--- Tâches ---
[a] Dupliquez à l'identique, dans le texte sur la digitalisation, le passage allant de « Internet a été » jusqu'à « processus déterminés ? ».
[b] Condensez le paragraphe du texte sur la digitalisation qui commence par « Borgès, dans La rigueur de la science » en une version plus brève qui conserve ses faits principaux.

De la digitalisation (l’hypothèse intentionnelle)

Internet a été immédiatement investi par les paradigmes de l’espace. Mais dès lors que nous examinons son processus, est-ce qu’il ne s’agirait pas de percevoir en quel sens, la digitalisation des activités humaines n’inaugurerait pas une forme de cartographie de la conscience en général, permettant alors la réduction de l’homme à seulement des processus déterminés ?

Borgès, dans La rigueur de la science, cite un auteur imaginaire du XVIIème siècle, Suarez Miranda, qui parle d’un Empire, où l’art de la carte a été à un tel point développé, qu’au lieu de correspondre à une réduction, la carte de l’Empire fut faite à l’échelle 1. Son texte entre en résonance avec celui de Lewis Caroll, dans Sylvie et Bruno, roman de 1893, dans lequel deux interlocuteurs discutant de l’art de la cartographie en arrive à poser «l’idée la plus grandiose de toute» à savoir la réalisation d’une «carte du pays à l’échelle d’un mile pour un mile».
Dans chacun de leur texte, les auteurs montrent que ce n’est pas immédiatement que l’on en vient à penser une carte à l’échelle 1, mais que c’est progressivement, comme s’il s’agissait téléologiquement du seul horizon de cette intention de report du réel dans l’espace cadastré et normé de la carte. L’échelle 1 serait l’assomption de la cartographie : dupliqué absolument le réel dans l’espace symbolique de la carte, saisir le réel exactement et sans reste. L’épuiser et le dominer.

--- Données collectées ---
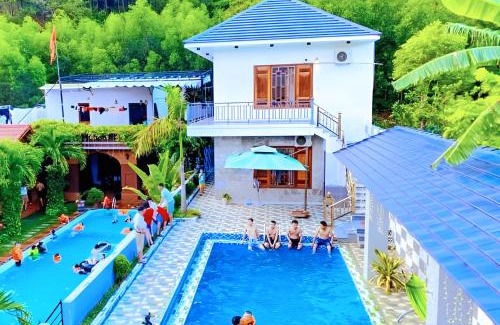Son Trach Hotel | Premium Stay at The Hillside Homes with Pool & Pet-Friendly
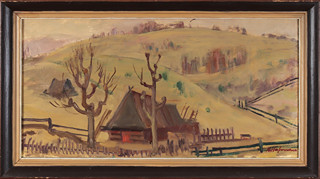 Karel Hofman (1906-1998) - Valašská krajina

--- Réponses par tâche ---
[a]
Internet a été immédiatement investi par les paradigmes de l’espace. Mais dès lors que nous examinons son processus, est-ce qu’il ne s’agirait pas de percevoir en quel sens, la digitalisation des activités humaines n’inaugurerait pas une forme de cartographie de la conscience en général, permettant alors la réduction de l’homme à seulement des processus déterminés ?

[b] Dans La rigueur de la science, Borgès cite Suarez Miranda, auteur imaginaire du XVIIe siècle. Celui-ci évoque un Empire où l'art de la carte s'est tant développé que la carte de l'Empire a été faite à l'échelle 1. Ce texte fait écho à Sylvie et Bruno, roman de 1893 de Lewis Caroll. Deux interlocuteurs y discutent de cartographie et aboutissent à « l'idée la plus grandiose de toute » : une « carte du pays à l'échelle d'un mile pour un mile ».